Guitar Man and I were sitting up at B’s cabin(shack) having dinner. B started in on me about buying my truck. Told me I needed to quit buying old junk trucks, otherwise I would be just like him with a bunch of junk cars all over (Ha! NOT!), and what came out of his mouth next, if it hadn’t stunned me so completely, would have landed a punch right in his mouth.

“Besides!” B ranted at me, “You have to save your money so you can take care of Guitar Man!”

My temper snapped. I roared, “GUITAR MAN CAN TAKE CARE OF HIMSELF!!!” to which B yelled vehemently, “No he can’t!”

“YES HE CAN!” I bellowed and left the house.

 

I was furious. Here was B’s belief system, verifying things S had told me. B, when they were married refused to work. S said it was because he was afraid she wouldn’t come home if he went to work. But also, in the area where we live where poverty, domestic violence and joblessness are rampant, there seems to be this character trait of a lot of abusive men to let the women work, then use all their money. This is essentially what B was telling me I was supposed to do. Work my ass off while his son reaped the benefits. Take care of his son, whom he fully believed to be incapable of taking care of himself, and at that time who hadn’t learned how, no thanks to the parenting he received growing up. The weird thing is, B doesn’t really thing he is capable taking care of his own self and he seems to have this desperate desire, some driven by his mental illness, no doubt, that his ex-wife and children need to take care of him.

 

I am not talking about your typical elder care of a sick family member, but something way more co-dependant and unhealthy.

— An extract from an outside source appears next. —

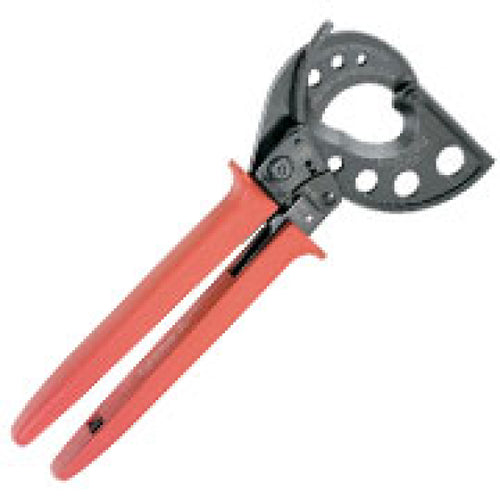 CORTACABLES CHICHARRA 1000 MCM # 63750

B wants his family around so he can ‘watch’ them. even if no words are exchanged. It brings him security and comfort and he cannot be left alone because he will panic and have anxiety attacks. I don’t know how often I have heard the phrase, “Dad gets frantic.” when describing B. So these deep psychological and emotional issues go on, untreated and passed down. I saw this clearly after Guitar Man’s sister, whom I will call Vap moved herself, her abusive husband and their three physically and deeply emotionally abused kids over to live with B and I got to see family neglect up close and personal.

 

Not only was this deeply disturbing to witness first hand, just on basic principle, but I had a major conflict at the time. My job, at this time was as a case manager for a State assisted child care agency. As a government employee, there were certain rules and regulations that I had to follow regarding witnessing abuse and neglect. By law, I was a mandated reporter.